======== Records for processing

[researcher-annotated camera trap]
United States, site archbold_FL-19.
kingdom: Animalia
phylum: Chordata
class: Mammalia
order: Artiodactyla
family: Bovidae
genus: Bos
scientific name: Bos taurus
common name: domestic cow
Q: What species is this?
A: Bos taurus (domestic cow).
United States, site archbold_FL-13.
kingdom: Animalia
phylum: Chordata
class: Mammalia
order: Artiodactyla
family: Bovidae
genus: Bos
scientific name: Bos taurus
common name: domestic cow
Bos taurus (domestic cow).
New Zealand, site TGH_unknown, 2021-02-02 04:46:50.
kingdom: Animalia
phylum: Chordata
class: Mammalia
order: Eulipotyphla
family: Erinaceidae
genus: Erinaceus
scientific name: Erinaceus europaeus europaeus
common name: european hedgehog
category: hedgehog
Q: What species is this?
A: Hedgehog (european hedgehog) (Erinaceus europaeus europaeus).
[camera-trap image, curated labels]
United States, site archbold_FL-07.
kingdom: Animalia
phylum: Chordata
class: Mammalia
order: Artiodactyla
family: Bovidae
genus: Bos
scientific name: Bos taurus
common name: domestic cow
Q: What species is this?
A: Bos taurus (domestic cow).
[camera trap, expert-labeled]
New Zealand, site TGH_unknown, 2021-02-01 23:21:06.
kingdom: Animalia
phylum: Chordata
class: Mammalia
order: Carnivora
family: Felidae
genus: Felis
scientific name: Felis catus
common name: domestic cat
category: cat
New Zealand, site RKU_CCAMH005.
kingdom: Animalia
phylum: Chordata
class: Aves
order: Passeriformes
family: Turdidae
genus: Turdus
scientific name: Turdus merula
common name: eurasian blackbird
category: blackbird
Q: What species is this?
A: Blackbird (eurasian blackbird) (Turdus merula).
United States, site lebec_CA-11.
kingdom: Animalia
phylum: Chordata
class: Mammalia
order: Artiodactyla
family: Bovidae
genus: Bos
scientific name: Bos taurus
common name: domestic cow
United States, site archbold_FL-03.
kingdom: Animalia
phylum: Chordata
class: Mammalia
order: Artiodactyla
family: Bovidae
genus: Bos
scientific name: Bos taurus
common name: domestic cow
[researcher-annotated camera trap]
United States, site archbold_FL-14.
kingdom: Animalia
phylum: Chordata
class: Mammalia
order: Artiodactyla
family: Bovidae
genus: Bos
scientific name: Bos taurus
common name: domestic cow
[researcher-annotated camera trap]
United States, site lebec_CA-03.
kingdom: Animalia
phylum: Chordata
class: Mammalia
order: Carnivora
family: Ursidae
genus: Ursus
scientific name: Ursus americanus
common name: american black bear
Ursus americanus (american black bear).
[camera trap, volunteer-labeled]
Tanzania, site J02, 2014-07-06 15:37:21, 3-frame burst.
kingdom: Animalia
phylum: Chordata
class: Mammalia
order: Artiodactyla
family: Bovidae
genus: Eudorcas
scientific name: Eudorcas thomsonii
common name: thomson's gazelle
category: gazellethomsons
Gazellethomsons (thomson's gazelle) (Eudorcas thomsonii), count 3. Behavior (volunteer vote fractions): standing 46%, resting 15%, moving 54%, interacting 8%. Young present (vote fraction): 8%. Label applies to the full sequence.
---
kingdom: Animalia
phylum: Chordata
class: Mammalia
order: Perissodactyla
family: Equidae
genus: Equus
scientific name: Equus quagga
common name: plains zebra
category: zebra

================

■ Goal of the exercise
Output every record verbatim.

■ Response for this exercise
[researcher-annotated camera trap]
United States, site archbold_FL-19.
kingdom: Animalia
phylum: Chordata
class: Mammalia
order: Artiodactyla
family: Bovidae
genus: Bos
scientific name: Bos taurus
common name: domestic cow
Q: What species is this?
A: Bos taurus (domestic cow).
United States, site archbold_FL-13.
kingdom: Animalia
phylum: Chordata
class: Mammalia
order: Artiodactyla
family: Bovidae
genus: Bos
scientific name: Bos taurus
common name: domestic cow
Bos taurus (domestic cow).
New Zealand, site TGH_unknown, 2021-02-02 04:46:50.
kingdom: Animalia
phylum: Chordata
class: Mammalia
order: Eulipotyphla
family: Erinaceidae
genus: Erinaceus
scientific name: Erinaceus europaeus europaeus
common name: european hedgehog
category: hedgehog
Q: What species is this?
A: Hedgehog (european hedgehog) (Erinaceus europaeus europaeus).
[camera-trap image, curated labels]
United States, site archbold_FL-07.
kingdom: Animalia
phylum: Chordata
class: Mammalia
order: Artiodactyla
family: Bovidae
genus: Bos
scientific name: Bos taurus
common name: domestic cow
Q: What species is this?
A: Bos taurus (domestic cow).
[camera trap, expert-labeled]
New Zealand, site TGH_unknown, 2021-02-01 23:21:06.
kingdom: Animalia
phylum: Chordata
class: Mammalia
order: Carnivora
family: Felidae
genus: Felis
scientific name: Felis catus
common name: domestic cat
category: cat
New Zealand, site RKU_CCAMH005.
kingdom: Animalia
phylum: Chordata
class: Aves
order: Passeriformes
family: Turdidae
genus: Turdus
scientific name: Turdus merula
common name: eurasian blackbird
category: blackbird
Q: What species is this?
A: Blackbird (eurasian blackbird) (Turdus merula).
United States, site lebec_CA-11.
kingdom: Animalia
phylum: Chordata
class: Mammalia
order: Artiodactyla
family: Bovidae
genus: Bos
scientific name: Bos taurus
common name: domestic cow
United States, site archbold_FL-03.
kingdom: Animalia
phylum: Chordata
class: Mammalia
order: Artiodactyla
family: Bovidae
genus: Bos
scientific name: Bos taurus
common name: domestic cow
[researcher-annotated camera trap]
United States, site archbold_FL-14.
kingdom: Animalia
phylum: Chordata
class: Mammalia
order: Artiodactyla
family: Bovidae
genus: Bos
scientific name: Bos taurus
common name: domestic cow
[researcher-annotated camera trap]
United States, site lebec_CA-03.
kingdom: Animalia
phylum: Chordata
class: Mammalia
order: Carnivora
family: Ursidae
genus: Ursus
scientific name: Ursus americanus
common name: american black bear
Ursus americanus (american black bear).
[camera trap, volunteer-labeled]
Tanzania, site J02, 2014-07-06 15:37:21, 3-frame burst.
kingdom: Animalia
phylum: Chordata
class: Mammalia
order: Artiodactyla
family: Bovidae
genus: Eudorcas
scientific name: Eudorcas thomsonii
common name: thomson's gazelle
category: gazellethomsons
Gazellethomsons (thomson's gazelle) (Eudorcas thomsonii), count 3. Behavior (volunteer vote fractions): standing 46%, resting 15%, moving 54%, interacting 8%. Young present (vote fraction): 8%. Label applies to the full sequence.
---
kingdom: Animalia
phylum: Chordata
class: Mammalia
order: Perissodactyla
family: Equidae
genus: Equus
scientific name: Equus quagga
common name: plains zebra
category: zebra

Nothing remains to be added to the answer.